▸ GEGEBENE AUFGABE
Greifen Sie die folgende Meldung über das Sachbuch „Gestatten: Elite“ auf und führen Sie sie im Anschluss an ihren letzten Satz weiter.

▸ QUELLENAUSZUG
· · · ·

HAMBURG (BLK) – Im Hoffmann und Campe Verlag ist im Februar 2008 Julia Friedrichs’ Sachbuch „Gestatten: Elite“ erschienen.
Klappentext: „Es gibt Menschen, sagte er, die sind oben; das sind Gewinner. Und Menschen, die sind unten; die Verlierer.“ Und wenn man sich weigert, das zu akzeptieren? „Dann“, sagte der Coach, „heißt es ganz schnell EDEKA: Ende der Karriere.“ „Deutschland braucht wieder Eliten“, heißt es von allen Seiten. Wer oder was aber ist heute Elite? Julia Friedrichs begibt sich auf eine Reise zu den angesehensten Eliteschmieden des Landes.
Julia Friedrichs ist fünfundzwanzig, als McKinsey ihr ein lukratives Job-Angebot unterbreitet – sie soll künftig zur Elite des Landes gehören. Was man sich darunter vorstellt, erlebt sie bei einem Edel-Assessment-Center – und ist geschockt. Doch das Wort „Elite“ lässt sie nicht mehr los. Sie schlägt den Job aus und recherchiert ein Jahr lang an Elite-Universitäten, Elite-Akademien, Elite-Internaten. Sie taucht ein in eine Welt, in der Menschen, die weniger als siebzig Stunden pro Woche arbeiten, „Minderleister“ heißen, in der zwanzigjährige Eliteanwärter Talkshow-Auftritte trainieren und Teenager Karriereberatungen buchen. – Ein kluges und kritisches, ein aufregendes Buch über die Zukunft unseres Landes.
Julia Friedrichs, geboren 1979, studierte Journalistik in Dortmund. Nach einem Volontariat beim Westdeutschen Rundfunk arbeitet sie nun als freie Autorin von Fernsehreportagen und Magazinbeiträgen, unter anderem für die WDR-Redaktionen „Monitor“, „Echtzeit“ und „Aktuelle Dokumentation“. Für eine Sozialreportage wurde sie 2007 mit dem Axel-Springer-Preis für junge Journalisten und dem Ludwig-Erhard-Förderpreis ausgezeichnet. Julia Friedrichs lebt in Berlin und Köln. Dies ist ihr erstes Buch. (lea/wip)

· · · ·

▸ DATENSÄTZE
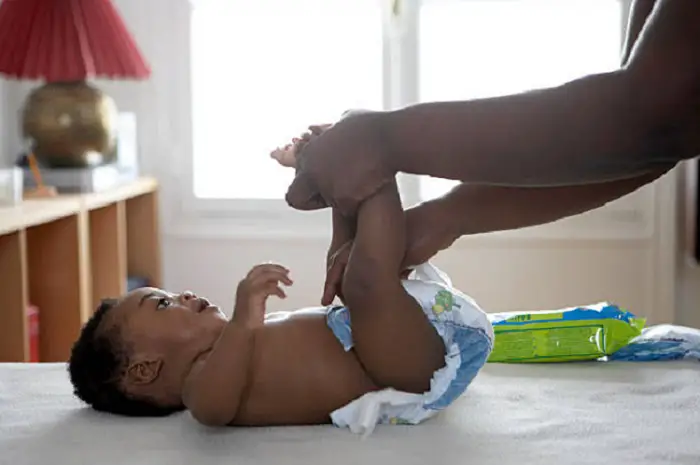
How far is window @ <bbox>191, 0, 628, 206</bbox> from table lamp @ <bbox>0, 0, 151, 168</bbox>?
0.43 meters

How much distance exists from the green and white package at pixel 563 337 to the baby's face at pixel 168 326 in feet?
1.45

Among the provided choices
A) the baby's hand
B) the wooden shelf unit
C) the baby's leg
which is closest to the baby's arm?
the baby's hand

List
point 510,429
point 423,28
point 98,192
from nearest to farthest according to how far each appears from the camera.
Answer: point 510,429
point 98,192
point 423,28

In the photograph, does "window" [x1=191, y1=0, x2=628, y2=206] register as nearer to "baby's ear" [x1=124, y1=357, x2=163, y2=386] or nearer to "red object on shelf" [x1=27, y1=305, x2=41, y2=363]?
"red object on shelf" [x1=27, y1=305, x2=41, y2=363]

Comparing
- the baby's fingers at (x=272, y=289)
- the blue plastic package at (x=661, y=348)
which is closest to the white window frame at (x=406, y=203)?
the blue plastic package at (x=661, y=348)

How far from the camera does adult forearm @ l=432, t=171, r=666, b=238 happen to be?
1140 mm

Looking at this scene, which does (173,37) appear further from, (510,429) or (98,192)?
(510,429)

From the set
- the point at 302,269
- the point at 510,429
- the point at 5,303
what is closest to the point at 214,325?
the point at 510,429

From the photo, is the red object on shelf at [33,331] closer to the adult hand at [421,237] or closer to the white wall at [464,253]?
the white wall at [464,253]

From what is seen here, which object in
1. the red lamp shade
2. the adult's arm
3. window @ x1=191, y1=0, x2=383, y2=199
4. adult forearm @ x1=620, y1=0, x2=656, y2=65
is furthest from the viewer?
window @ x1=191, y1=0, x2=383, y2=199

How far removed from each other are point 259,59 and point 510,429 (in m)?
1.77

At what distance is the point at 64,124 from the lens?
2240 mm

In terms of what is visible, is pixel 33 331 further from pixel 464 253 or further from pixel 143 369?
pixel 464 253

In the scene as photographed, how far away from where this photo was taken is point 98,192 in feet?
7.33
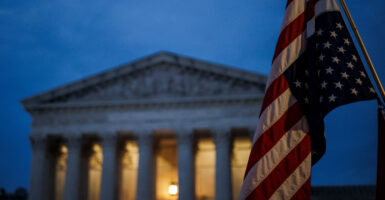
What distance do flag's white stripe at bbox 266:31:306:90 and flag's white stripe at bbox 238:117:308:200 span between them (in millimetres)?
977

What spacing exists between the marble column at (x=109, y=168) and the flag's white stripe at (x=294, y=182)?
33474mm

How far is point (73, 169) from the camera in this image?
40938 mm

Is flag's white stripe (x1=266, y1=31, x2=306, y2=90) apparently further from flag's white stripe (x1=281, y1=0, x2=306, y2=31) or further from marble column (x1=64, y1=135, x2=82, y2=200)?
marble column (x1=64, y1=135, x2=82, y2=200)

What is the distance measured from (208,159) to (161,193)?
6.41m

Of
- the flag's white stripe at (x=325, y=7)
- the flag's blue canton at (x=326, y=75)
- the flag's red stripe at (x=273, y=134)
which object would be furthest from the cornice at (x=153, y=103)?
the flag's red stripe at (x=273, y=134)

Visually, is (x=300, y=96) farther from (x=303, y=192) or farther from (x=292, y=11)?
(x=303, y=192)

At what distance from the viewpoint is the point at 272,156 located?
7.93 metres

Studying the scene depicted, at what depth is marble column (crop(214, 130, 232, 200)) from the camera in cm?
3741

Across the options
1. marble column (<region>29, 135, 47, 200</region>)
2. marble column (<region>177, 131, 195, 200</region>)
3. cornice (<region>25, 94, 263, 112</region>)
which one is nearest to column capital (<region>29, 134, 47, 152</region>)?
marble column (<region>29, 135, 47, 200</region>)

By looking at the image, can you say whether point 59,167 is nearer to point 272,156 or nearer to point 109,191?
point 109,191

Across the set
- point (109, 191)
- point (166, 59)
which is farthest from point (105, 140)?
point (166, 59)

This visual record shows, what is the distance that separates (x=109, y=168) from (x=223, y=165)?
10.6 meters

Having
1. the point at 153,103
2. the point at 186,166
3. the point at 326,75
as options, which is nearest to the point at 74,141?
the point at 153,103

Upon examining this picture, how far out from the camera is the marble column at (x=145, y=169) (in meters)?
38.6
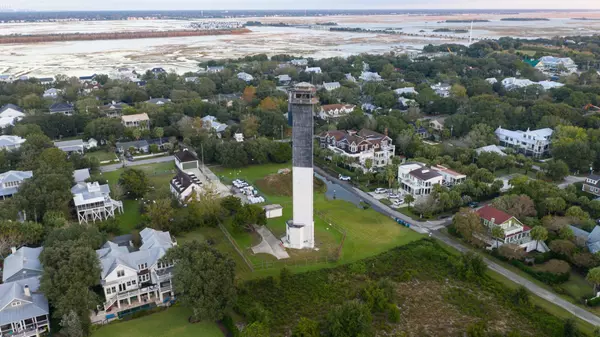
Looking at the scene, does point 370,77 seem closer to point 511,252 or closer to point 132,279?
point 511,252

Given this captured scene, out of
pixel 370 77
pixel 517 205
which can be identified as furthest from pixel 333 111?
pixel 517 205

· · · ·

▸ LÖSUNG ZUR ÜBUNG
Leseprobe:
© Hoffmann und Campe ©
ICH LERNE DIE ELITE KENNEN
Die Elite trat in einem griechischen Luxushotel in mein Leben. Sie hieß Mario und war knapp dreißig, also nur wenig älter als ich. Außer demselben Geburtsjahrzehnt hatten wir nicht viel gemeinsam. Mario kannte solche Abende. Er trank, redete, lachte – gleichzeitig. Ohne innezuhalten. Er war makellos, ohne Selbstzweifel, siegessicher. Ich saß in einem Karo-Rock, der ständig verrutschte, neben ihm. An den Füßen Stiefel, die ich mir geliehen hatte.
Während unseres Gesprächs drehte ich eine Haarsträhne um den Zeigefinger. Wie immer, wenn ich nervös bin. Im Gegensatz zu ihm gehörte ich nicht hierher. Nicht in diese Fünf-Sterne-Idylle. Unterhalb unseres Tisches brannten Fackeln, junge Menschen saßen am Hotelpool, dahinter leuchtete der angestrahlte Poseidon-Tempel. Direkt darunter lag das Meer. Dieser Ort war einer der schönsten, die ich seit Langem gesehen hatte, und dennoch fühlte ich mich unwohl wie selten. Ich war in Griechenland, weil ich mich bei McKinsey, der weltgrößten Unternehmensberatung, beworben hatte.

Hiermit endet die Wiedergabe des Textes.